>> Start
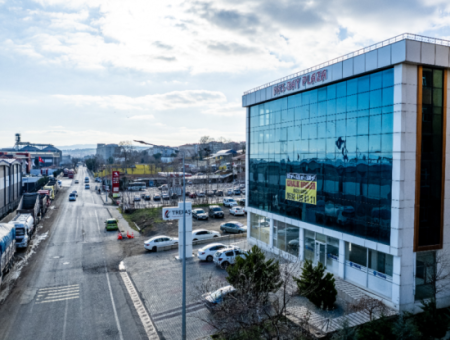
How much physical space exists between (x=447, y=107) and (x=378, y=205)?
6401 millimetres

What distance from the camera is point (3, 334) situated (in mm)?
16016

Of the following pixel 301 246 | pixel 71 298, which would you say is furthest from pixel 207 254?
pixel 71 298

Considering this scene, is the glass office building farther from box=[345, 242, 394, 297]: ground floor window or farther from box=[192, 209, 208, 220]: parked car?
box=[192, 209, 208, 220]: parked car

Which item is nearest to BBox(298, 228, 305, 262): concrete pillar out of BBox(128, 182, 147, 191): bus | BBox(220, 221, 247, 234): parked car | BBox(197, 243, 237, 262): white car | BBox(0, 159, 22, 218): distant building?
BBox(197, 243, 237, 262): white car

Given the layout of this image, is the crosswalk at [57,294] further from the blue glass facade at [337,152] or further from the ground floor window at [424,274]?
the ground floor window at [424,274]

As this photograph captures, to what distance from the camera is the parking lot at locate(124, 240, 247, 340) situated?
16891mm

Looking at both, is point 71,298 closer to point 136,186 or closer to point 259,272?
point 259,272

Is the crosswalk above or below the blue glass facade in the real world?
below

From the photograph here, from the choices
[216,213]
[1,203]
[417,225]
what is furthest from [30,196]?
[417,225]

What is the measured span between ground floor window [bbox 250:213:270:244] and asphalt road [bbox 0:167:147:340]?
12601 mm

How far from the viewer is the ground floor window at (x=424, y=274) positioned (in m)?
18.1

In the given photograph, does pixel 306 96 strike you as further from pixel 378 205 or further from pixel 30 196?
pixel 30 196

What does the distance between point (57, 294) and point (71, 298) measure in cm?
130

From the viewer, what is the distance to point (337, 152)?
21.5m
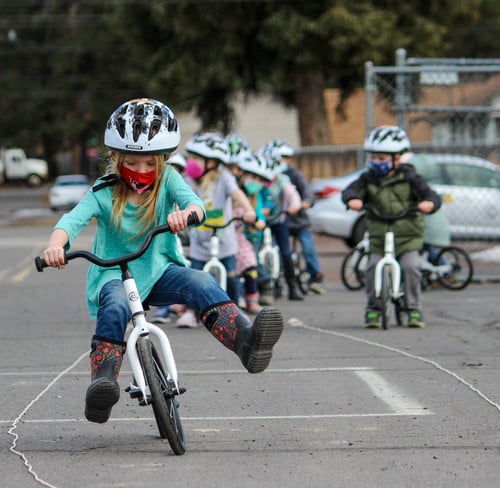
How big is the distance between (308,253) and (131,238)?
971 cm

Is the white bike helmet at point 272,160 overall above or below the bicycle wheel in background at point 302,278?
above

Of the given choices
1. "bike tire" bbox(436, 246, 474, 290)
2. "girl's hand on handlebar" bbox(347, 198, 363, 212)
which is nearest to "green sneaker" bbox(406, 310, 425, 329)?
"girl's hand on handlebar" bbox(347, 198, 363, 212)

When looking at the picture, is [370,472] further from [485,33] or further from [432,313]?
[485,33]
>> End
### Task goal
Change "nearest" to "closest" in the rows from the line with "Of the given choices" through the end of the rows, leaving everything else as it is, and give back only those lines.

### Response to the exercise
Of the given choices
1. "bike tire" bbox(436, 246, 474, 290)
2. "girl's hand on handlebar" bbox(347, 198, 363, 212)
which is closest to "green sneaker" bbox(406, 310, 425, 329)?
"girl's hand on handlebar" bbox(347, 198, 363, 212)

When looking at the picture, is [370,472] further from [485,33] or further from [432,313]?
[485,33]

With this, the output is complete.